WHAT THE EXERCISE ASKS: The answer must consist of every line from the entries below that contains the word "https".

RECORDS SUPPLIED:
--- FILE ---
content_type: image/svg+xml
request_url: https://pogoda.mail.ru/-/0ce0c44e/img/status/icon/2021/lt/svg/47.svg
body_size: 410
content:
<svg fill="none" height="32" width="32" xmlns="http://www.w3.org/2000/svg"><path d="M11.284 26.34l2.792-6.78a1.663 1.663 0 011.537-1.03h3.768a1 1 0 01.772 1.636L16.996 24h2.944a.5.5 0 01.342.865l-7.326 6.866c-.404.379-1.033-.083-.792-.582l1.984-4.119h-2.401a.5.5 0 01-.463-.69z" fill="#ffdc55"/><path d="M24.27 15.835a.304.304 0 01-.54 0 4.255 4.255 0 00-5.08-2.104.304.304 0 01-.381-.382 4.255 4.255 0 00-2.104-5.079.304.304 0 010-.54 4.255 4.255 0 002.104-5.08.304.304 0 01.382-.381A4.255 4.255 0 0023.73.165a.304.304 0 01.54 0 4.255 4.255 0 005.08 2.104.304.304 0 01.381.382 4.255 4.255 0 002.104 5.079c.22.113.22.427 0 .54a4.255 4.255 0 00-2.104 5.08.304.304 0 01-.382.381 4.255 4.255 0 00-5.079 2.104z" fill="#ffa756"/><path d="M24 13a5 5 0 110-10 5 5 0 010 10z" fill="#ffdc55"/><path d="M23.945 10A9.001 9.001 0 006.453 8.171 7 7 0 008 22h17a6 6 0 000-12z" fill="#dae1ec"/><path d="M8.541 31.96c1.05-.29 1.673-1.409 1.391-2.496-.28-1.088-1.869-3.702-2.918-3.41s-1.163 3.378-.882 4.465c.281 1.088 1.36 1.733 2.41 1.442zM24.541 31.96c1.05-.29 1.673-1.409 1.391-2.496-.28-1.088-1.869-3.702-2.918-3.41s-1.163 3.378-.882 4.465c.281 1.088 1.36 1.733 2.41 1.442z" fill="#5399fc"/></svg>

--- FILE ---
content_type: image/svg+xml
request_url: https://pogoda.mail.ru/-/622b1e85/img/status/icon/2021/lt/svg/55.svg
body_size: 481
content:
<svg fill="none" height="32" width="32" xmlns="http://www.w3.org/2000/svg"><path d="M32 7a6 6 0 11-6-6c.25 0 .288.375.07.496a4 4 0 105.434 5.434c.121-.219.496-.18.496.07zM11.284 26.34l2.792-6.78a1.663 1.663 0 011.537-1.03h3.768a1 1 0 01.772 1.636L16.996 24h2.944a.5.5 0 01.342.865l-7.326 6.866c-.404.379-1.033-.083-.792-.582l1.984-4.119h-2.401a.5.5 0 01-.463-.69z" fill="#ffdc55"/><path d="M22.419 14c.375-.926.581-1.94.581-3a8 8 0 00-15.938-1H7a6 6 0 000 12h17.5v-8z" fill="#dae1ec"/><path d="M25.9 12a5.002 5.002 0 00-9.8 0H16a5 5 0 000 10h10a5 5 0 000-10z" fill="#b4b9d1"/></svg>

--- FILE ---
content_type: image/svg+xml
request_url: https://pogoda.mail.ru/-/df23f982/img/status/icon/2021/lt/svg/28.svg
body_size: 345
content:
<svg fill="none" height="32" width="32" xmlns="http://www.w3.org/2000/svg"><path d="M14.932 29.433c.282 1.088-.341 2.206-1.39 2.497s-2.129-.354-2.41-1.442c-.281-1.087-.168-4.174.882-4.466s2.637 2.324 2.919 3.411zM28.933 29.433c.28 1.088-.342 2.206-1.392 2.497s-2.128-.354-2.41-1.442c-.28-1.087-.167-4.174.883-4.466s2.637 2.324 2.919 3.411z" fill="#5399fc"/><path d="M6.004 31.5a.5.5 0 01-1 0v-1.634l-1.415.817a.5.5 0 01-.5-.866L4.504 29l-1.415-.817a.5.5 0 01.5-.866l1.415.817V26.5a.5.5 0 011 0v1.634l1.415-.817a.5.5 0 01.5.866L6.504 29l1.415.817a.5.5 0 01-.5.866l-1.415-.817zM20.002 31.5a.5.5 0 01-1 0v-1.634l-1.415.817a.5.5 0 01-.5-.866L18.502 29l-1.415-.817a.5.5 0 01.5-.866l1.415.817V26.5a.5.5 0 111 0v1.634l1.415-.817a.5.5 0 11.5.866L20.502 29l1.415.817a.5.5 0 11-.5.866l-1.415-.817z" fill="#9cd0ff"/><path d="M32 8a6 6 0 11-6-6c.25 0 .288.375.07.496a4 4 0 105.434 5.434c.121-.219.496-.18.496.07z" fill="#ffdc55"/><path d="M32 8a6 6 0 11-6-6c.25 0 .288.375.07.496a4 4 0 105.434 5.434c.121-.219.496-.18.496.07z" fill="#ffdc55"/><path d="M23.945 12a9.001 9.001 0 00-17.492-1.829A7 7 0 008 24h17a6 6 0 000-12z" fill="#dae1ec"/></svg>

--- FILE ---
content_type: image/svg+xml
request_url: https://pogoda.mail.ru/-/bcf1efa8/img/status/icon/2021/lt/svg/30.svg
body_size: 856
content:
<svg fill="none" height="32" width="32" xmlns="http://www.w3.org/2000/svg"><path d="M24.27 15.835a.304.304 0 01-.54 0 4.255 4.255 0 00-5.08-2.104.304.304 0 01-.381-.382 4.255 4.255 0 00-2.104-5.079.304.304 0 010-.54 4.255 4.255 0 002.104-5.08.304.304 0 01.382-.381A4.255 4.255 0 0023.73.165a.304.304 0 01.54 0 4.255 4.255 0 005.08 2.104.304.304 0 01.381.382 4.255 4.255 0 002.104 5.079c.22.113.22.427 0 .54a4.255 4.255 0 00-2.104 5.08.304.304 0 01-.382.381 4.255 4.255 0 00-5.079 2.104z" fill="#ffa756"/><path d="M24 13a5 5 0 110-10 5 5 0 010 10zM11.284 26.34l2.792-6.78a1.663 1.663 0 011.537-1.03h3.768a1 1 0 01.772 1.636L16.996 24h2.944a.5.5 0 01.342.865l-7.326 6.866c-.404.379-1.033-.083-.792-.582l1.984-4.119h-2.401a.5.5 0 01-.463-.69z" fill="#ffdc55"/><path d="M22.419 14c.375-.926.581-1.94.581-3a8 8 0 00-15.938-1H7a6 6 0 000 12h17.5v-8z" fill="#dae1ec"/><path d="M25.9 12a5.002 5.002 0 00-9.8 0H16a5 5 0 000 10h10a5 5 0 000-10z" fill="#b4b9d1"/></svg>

WRITTEN SOLUTION:
request_url: https://pogoda.mail.ru/-/0ce0c44e/img/status/icon/2021/lt/svg/47.svg
request_url: https://pogoda.mail.ru/-/622b1e85/img/status/icon/2021/lt/svg/55.svg
request_url: https://pogoda.mail.ru/-/df23f982/img/status/icon/2021/lt/svg/28.svg
request_url: https://pogoda.mail.ru/-/bcf1efa8/img/status/icon/2021/lt/svg/30.svg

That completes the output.